Advertentie
sociaal / Column

Hofnar

Hofnarren van organisaties met als belangrijkste taak op zoek gaan naar de blinde vlek in de organisatie.

15 februari 2024

Bij Divosa werkte tot voor kort een markant figuur. Zo’n collega van wie je je niet hoefde af te vragen of hij op kantoor was, want dat kon je simpelweg niet ontgaan. Al was het maar omdat je hem overal steevast (te) hard hoorde lachen.

Waar andere collega’s spraken over ‘buiten de lijntjes kleuren’, deed hij dat als vanzelfsprekend. Door de grappen die hij maakte en de vragen die hij stelde. Het waren de vragen die anderen wel dachten, maar niet durfden te stellen. Hij leek ongevoelig voor de ongeschreven regels en stilzwijgende afspraken en maakte van zijn hart geen moordkuil.

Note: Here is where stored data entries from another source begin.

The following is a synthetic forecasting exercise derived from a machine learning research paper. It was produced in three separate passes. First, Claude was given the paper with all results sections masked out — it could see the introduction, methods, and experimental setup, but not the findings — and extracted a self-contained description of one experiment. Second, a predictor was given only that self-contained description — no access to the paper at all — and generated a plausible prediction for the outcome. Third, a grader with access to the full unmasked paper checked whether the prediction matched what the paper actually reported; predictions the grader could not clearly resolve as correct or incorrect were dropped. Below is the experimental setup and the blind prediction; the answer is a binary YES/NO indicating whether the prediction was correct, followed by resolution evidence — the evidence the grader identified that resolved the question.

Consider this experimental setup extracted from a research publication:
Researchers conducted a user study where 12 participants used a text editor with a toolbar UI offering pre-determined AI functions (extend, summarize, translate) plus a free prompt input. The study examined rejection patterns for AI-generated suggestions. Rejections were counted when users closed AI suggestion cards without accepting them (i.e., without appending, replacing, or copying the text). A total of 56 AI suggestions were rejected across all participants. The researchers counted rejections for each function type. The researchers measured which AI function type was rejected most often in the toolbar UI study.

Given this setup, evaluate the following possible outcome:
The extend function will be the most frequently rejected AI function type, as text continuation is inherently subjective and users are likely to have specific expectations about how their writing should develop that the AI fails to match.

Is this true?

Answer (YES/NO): NO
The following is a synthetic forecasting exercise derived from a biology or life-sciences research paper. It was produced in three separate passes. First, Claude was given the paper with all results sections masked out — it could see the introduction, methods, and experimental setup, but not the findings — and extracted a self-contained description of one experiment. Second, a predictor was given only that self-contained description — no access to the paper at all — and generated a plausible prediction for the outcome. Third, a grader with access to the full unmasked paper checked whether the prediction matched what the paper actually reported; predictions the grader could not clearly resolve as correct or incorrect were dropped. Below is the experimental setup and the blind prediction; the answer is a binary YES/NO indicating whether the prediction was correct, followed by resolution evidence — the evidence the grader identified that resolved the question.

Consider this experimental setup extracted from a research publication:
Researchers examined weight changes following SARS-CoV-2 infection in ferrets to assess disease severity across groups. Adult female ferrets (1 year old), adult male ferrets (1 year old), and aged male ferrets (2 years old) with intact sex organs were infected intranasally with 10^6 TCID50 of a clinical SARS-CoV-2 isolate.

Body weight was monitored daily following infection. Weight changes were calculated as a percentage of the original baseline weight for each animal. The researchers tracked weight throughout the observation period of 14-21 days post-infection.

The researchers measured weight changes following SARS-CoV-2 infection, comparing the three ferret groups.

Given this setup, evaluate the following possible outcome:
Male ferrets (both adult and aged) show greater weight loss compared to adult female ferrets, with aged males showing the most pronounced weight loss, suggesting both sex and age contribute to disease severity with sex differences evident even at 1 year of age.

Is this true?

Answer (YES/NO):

Hoe belangrijk dat was, werd des te duidelijker toen hij eenmaal vertrokken was. We misten hem meteen. Niet alleen omdat hij zoveel lucht en humor bracht, maar ook omdat hij ons een spiegel voorhield. Juri Hoedemakers noemt ze de hofnarren van organisaties en het is zijn missie ze terug te brengen in de samenleving. Belangrijkste taak voor de hofnar: op zoek gaan naar de blinde vlek in de organisatie. En leidinggevenden daar mee confronteren. Dat is niet makkelijk, maar wel broodnodig.

Topambtenaar en filosoof Erik Pool noemt het ‘een onmisbare kracht, niet alleen in de democratie, maar ook in de bureaucratie.’ Hij zegt: ‘Als ambtenaren hun baas alleen maar naar de mond praten, wordt hun expertise niet aangesproken. Dit is slecht voor de kwaliteit, uitvoerbaarheid en rechtsstatelijkheid van het beleid.’ Hoe erg het mis kan gaan als mensen hun mond niet durven op te doen, blijkt ook nu maar weer uit het rapport van de commissie-Van Rijn over misstanden bij de NPO. Om over het Toeslagenschandaal nog maar te zwijgen. We houden in organisaties nog veel te vaak de rijen gesloten. Misstanden komen pas aan het licht als alles uit de hand is gelopen. En dan richten we een klokkenluidersregeling in, maar dan is het leed al geleden. Blijkbaar vinden we het lastig om op tijd en laagdrempelig tegenspraak te organiseren.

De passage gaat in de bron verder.